Primary LanguagePythonMIT LicenseMIT

NC-toolbox

A Python library to calculate Neural Collapse (NC) related metrics.

So far, the metrics as described in "Robert Wu and Vardan Papyan. Linguistic Collapse: Neural Collapse in (Large) Language Models, 2024" are implemented.

Install

pip install 'nc-toolbox @ git+https://github.com/felixsh/nc-toolbox'

Notation

N: number of samples
Nc: number of samples in class c
D: feature dimensionality
C: number of classes

W: weight matrix of linear classifier (C, D)
H: feature matrix (N, D)
L: label vector (N,)

mu_c: matrix of class embedding means (C, D)
mu_g: vector of global embedding mean (D,)

Usage

import nc_toolbox as nctb
import numpy as np

# Setup
N = 1000
C = 10
D = 100

W = np.random.rand(C, D)
H = np.random.rand(N, D)
L = np.random.randint(0, C, N)
H_test = np.random.rand(N // 2, D)

# Statistics
mu_c = nctb.class_embedding_means(H, L)
var_c = nctb.class_embedding_variances(H, L, mu_c)
mu_g = nctb.global_embedding_mean(H)

# Metrics
print(f'nc1_cdnv: {nctb.nc1_cdnv(mu_c, var_c)}')

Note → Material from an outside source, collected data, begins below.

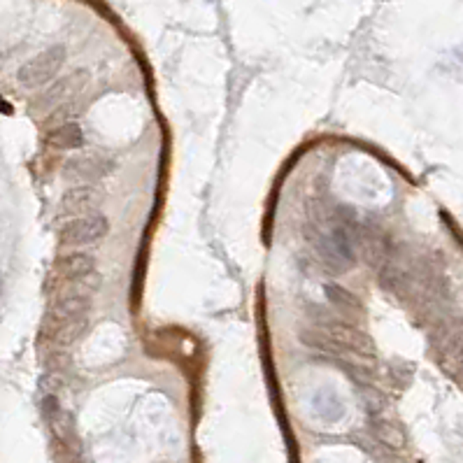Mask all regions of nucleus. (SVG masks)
<instances>
[{
    "label": "nucleus",
    "mask_w": 463,
    "mask_h": 463,
    "mask_svg": "<svg viewBox=\"0 0 463 463\" xmlns=\"http://www.w3.org/2000/svg\"><path fill=\"white\" fill-rule=\"evenodd\" d=\"M63 63H66V47L54 45L23 63L17 73V79L23 89H40V86L52 82L56 73L63 68Z\"/></svg>",
    "instance_id": "nucleus-2"
},
{
    "label": "nucleus",
    "mask_w": 463,
    "mask_h": 463,
    "mask_svg": "<svg viewBox=\"0 0 463 463\" xmlns=\"http://www.w3.org/2000/svg\"><path fill=\"white\" fill-rule=\"evenodd\" d=\"M95 203H98V194L91 187H75L63 194L61 210L70 217H79V214L93 212Z\"/></svg>",
    "instance_id": "nucleus-7"
},
{
    "label": "nucleus",
    "mask_w": 463,
    "mask_h": 463,
    "mask_svg": "<svg viewBox=\"0 0 463 463\" xmlns=\"http://www.w3.org/2000/svg\"><path fill=\"white\" fill-rule=\"evenodd\" d=\"M91 310V296L86 293H77V291H70L66 293L63 298H59L54 303L49 319L54 324H61V322H77V319H86Z\"/></svg>",
    "instance_id": "nucleus-6"
},
{
    "label": "nucleus",
    "mask_w": 463,
    "mask_h": 463,
    "mask_svg": "<svg viewBox=\"0 0 463 463\" xmlns=\"http://www.w3.org/2000/svg\"><path fill=\"white\" fill-rule=\"evenodd\" d=\"M450 356H452V361L459 365V370L463 373V329L459 333H454L452 335V340H450Z\"/></svg>",
    "instance_id": "nucleus-9"
},
{
    "label": "nucleus",
    "mask_w": 463,
    "mask_h": 463,
    "mask_svg": "<svg viewBox=\"0 0 463 463\" xmlns=\"http://www.w3.org/2000/svg\"><path fill=\"white\" fill-rule=\"evenodd\" d=\"M115 170V161L105 154V151L91 149V151H77V154L68 156L63 163V177L66 180H102Z\"/></svg>",
    "instance_id": "nucleus-4"
},
{
    "label": "nucleus",
    "mask_w": 463,
    "mask_h": 463,
    "mask_svg": "<svg viewBox=\"0 0 463 463\" xmlns=\"http://www.w3.org/2000/svg\"><path fill=\"white\" fill-rule=\"evenodd\" d=\"M110 223L102 212H86L79 217H70L61 226V245L66 247H86L93 242H100L107 235Z\"/></svg>",
    "instance_id": "nucleus-3"
},
{
    "label": "nucleus",
    "mask_w": 463,
    "mask_h": 463,
    "mask_svg": "<svg viewBox=\"0 0 463 463\" xmlns=\"http://www.w3.org/2000/svg\"><path fill=\"white\" fill-rule=\"evenodd\" d=\"M49 145L54 149H79L84 147V131L77 122H68L61 126H54L49 133Z\"/></svg>",
    "instance_id": "nucleus-8"
},
{
    "label": "nucleus",
    "mask_w": 463,
    "mask_h": 463,
    "mask_svg": "<svg viewBox=\"0 0 463 463\" xmlns=\"http://www.w3.org/2000/svg\"><path fill=\"white\" fill-rule=\"evenodd\" d=\"M56 270L70 282V291L77 293H91L100 286V275H98V263L86 252H73L66 254L56 263Z\"/></svg>",
    "instance_id": "nucleus-1"
},
{
    "label": "nucleus",
    "mask_w": 463,
    "mask_h": 463,
    "mask_svg": "<svg viewBox=\"0 0 463 463\" xmlns=\"http://www.w3.org/2000/svg\"><path fill=\"white\" fill-rule=\"evenodd\" d=\"M84 82H86V73H73V75L59 79V82H54L49 89H45L42 93H40L37 107L56 110L59 105H63V102L73 100V95L82 89Z\"/></svg>",
    "instance_id": "nucleus-5"
}]
</instances>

print(f'nc2_equinormness: {nctb.nc2_equinormness(mu_c, mu_g)}')
print(f'nc2_equiangularity: {nctb.nc2_equiangularity(mu_c, mu_g)}')
print(f'gnc2_hypershperical_uniformity: {nctb.gnc2_hypershperical_uniformity(mu_c, mu_g)}')

print(f'nc3_self_duality: {nctb.nc3_self_duality(W, mu_c, mu_g)}')
print(f'unc3_uniform_duality: {nctb.unc3_uniform_duality(W, mu_c, mu_g)}')

print(f'nc4_classifier_agreement: {nctb.nc4_classifier_agreement(H_test, W, mu_c)}')